THYROID SURGERY
THYROID SURGERY
Thyroid surgery may be recommended for several reasons, including a thyroid lump, thyroid enlargement, multinodular goitre, pressure on the airway, an overactive thyroid, or thyroid cancer. A thyroid lump is usually assessed with an ultrasound and, in many cases, a fine needle aspiration biopsy. Occasionally, surgery is needed to confirm the diagnosis.
HOW IS IT DONE?
The thyroid gland sits at the front of the neck, over the windpipe, and is made up of two lobes joined by a central bridge called the isthmus. Surgery may involve removing one lobe of the thyroid, called a hemithyroidectomy or thyroid lobectomy, or removing the whole gland, called a total thyroidectomy.
Thyroid surgery is performed under general anaesthetic through an incision in a natural skin crease near the base of the neck. Great care is taken to identify and protect the nerves that control the vocal cords, as well as the parathyroid glands, which help regulate calcium levels.
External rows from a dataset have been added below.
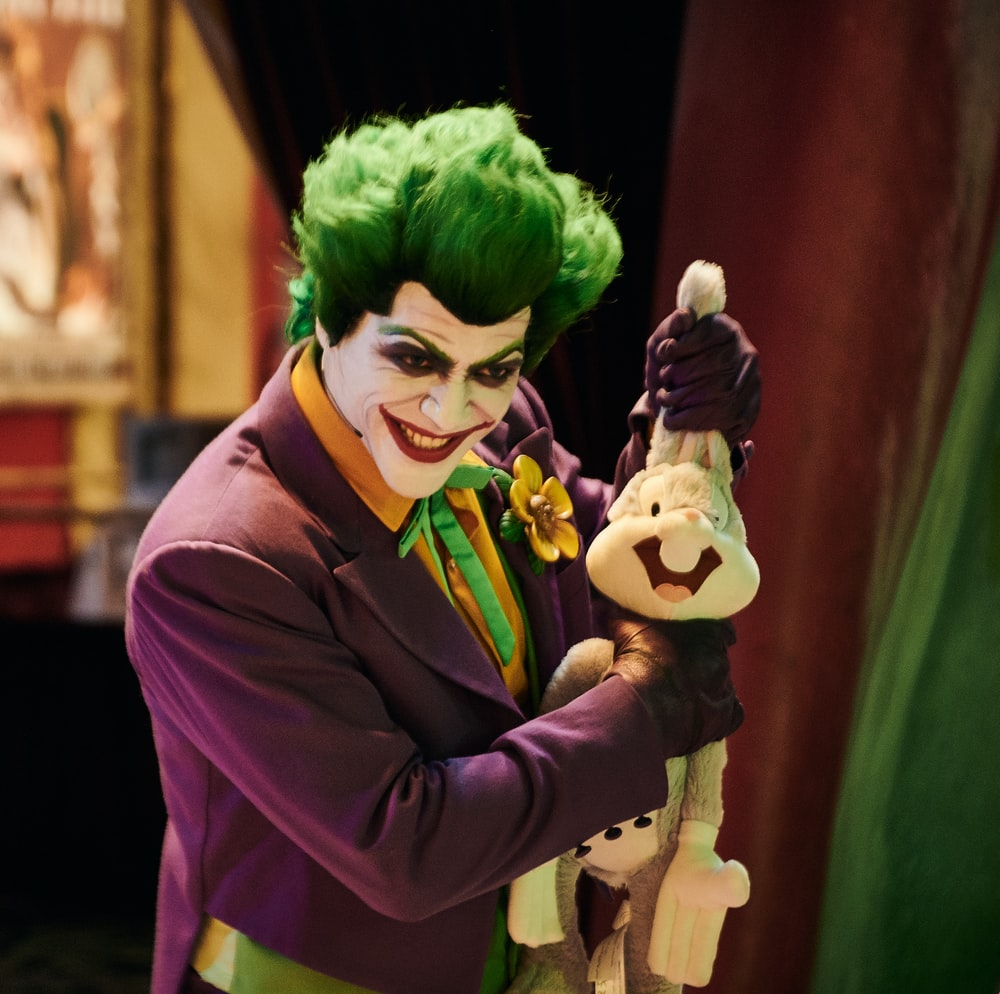 man wearing The Joker costume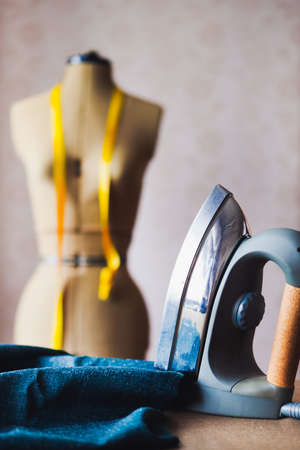 Close up of professional iron in a tailor's factory, tailoring theme, copy space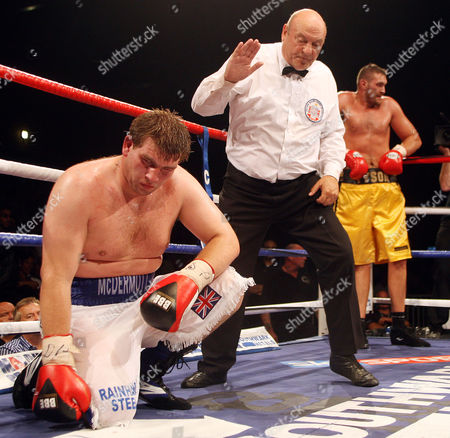 John Mcdermott is Counted out by the Referee As Tyson Fury Waits in the Corner England
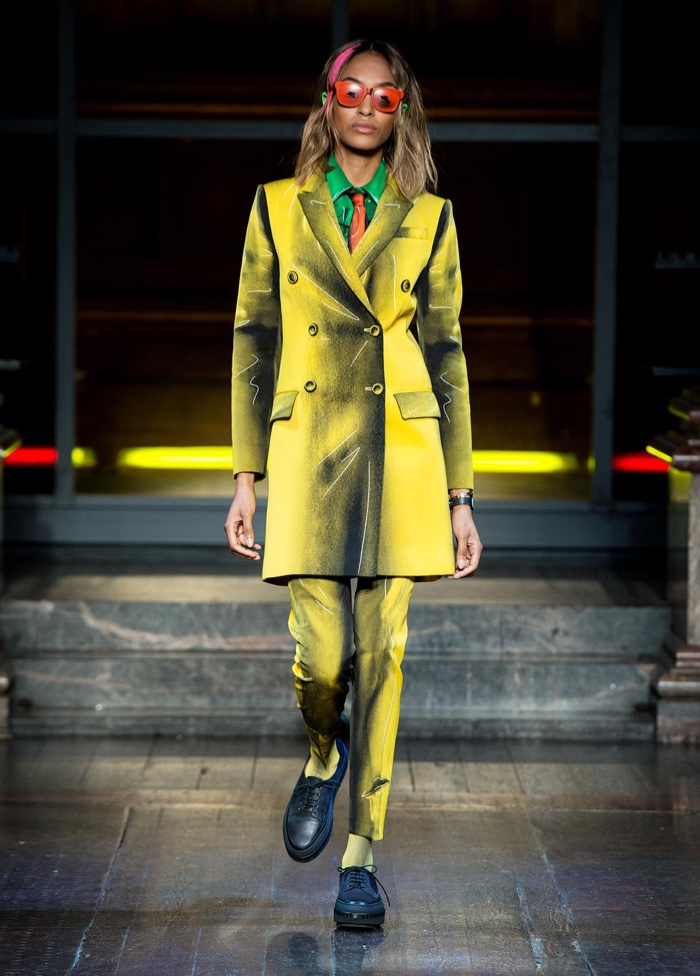 SUITING UP: Jourdan Dunn walks the runway at Moschino's fall-winter 2016 show wearing a yellow pant suit with graphic detail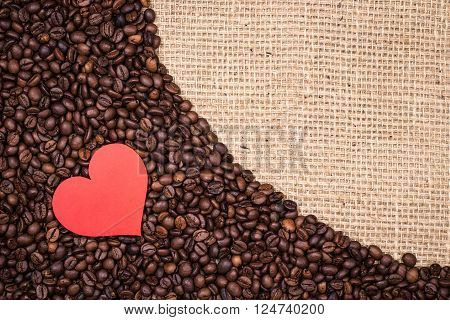 Bunch of coffee beans with red paper heart and gunny textile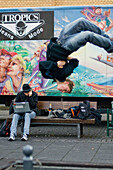 Teenager performing a somersault, Young man sitting with his laptop, Leisure, Ingolstadt, Bavaria, Germany
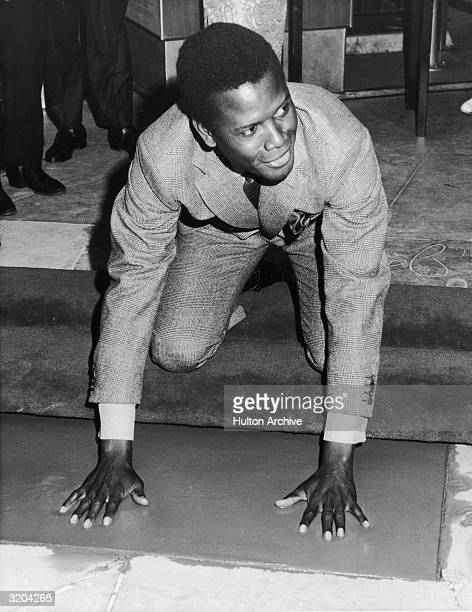 American actor Sidney Poitier kneels to make hand prints in the wet cement at Grauman's Chinese Theatre, Hollywood, California.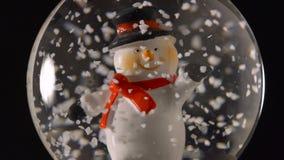 De bol van de de wintersneeuw met sneeuwman binnen op zwarte achtergrond stock footage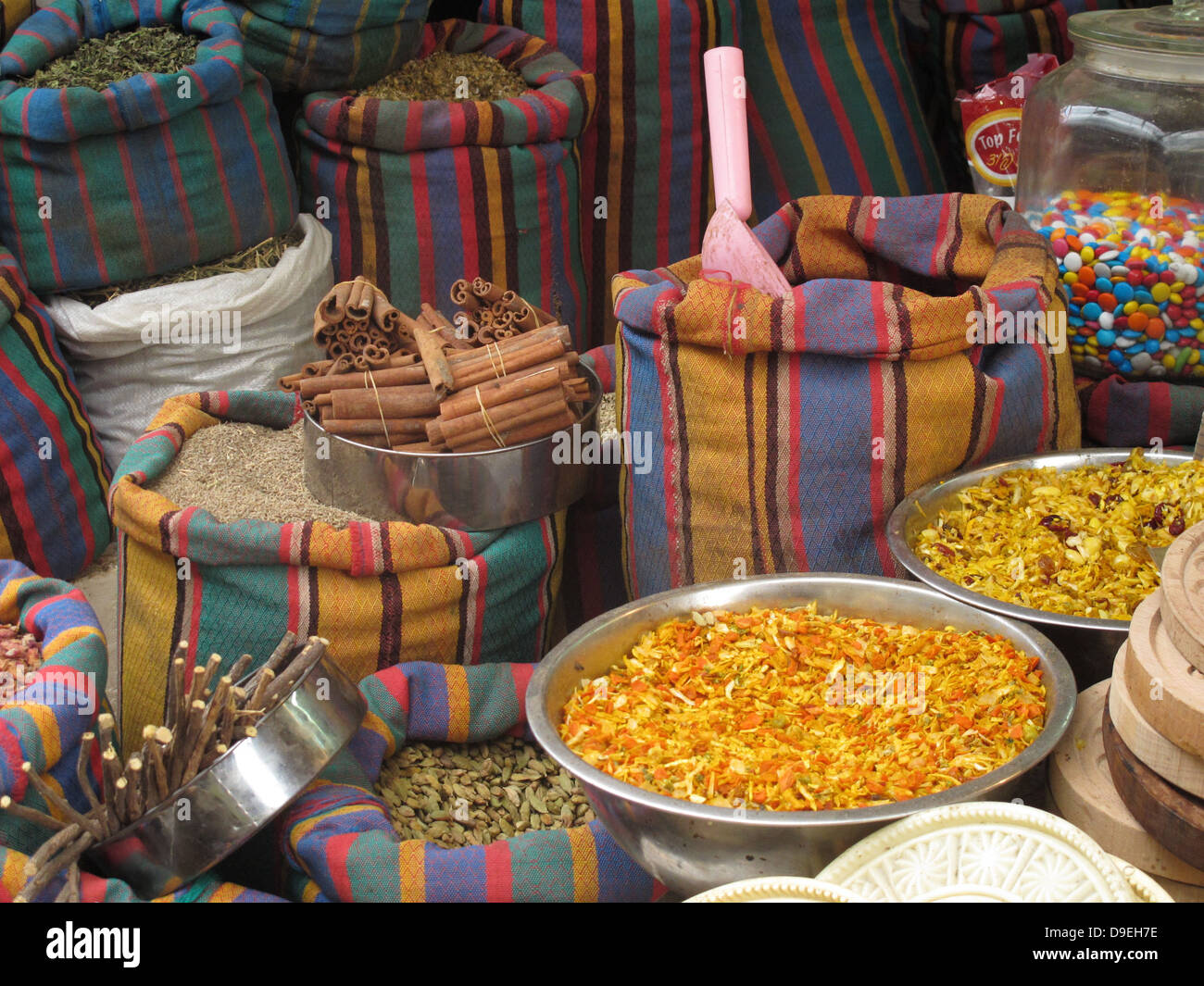 acco acre israel shuk market spices stripes bags - Stock Image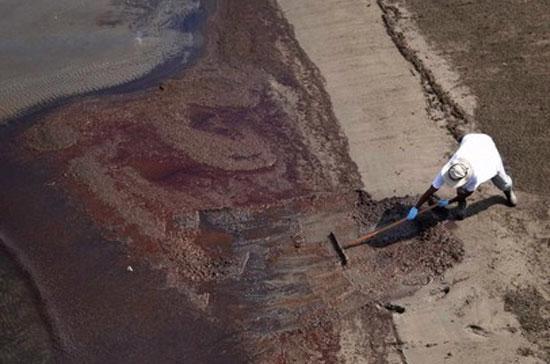 Một công nhân đang nỗ lực dọn dẹp dầu tràn bên bờ Vịnh Mexico. Cho tới thời điểm hiện nay, BP đã phải chi 1,25 tỷ USD để làm sạch dầu tràn - Ảnh: Reuters.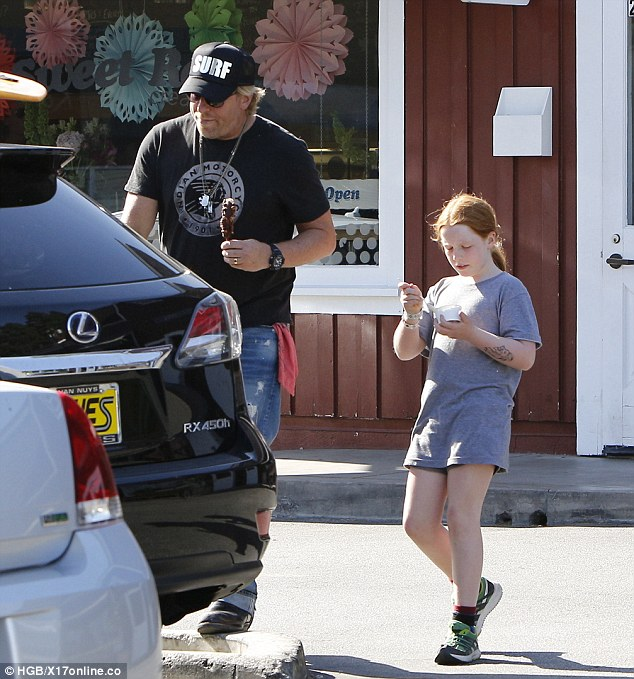 Yum! Makena Lei was seen eating her ice-cream while her dad led her to their car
Possible complications include bleeding, voice changes and low calcium levels, although these are uncommon. Most people are able to go home within 1–2 days after surgery.
AFTER THE OPERATION
A waterproof dressing is usually applied, and you can eat and drink as tolerated after surgery. The dressing is often removed after 5–7 days. Neck wounds usually heal well and often leave a fine scar.
If the whole thyroid gland is removed, you will need long-term thyroxine replacement. A blood test is usually arranged after surgery to ensure the dose is appropriate.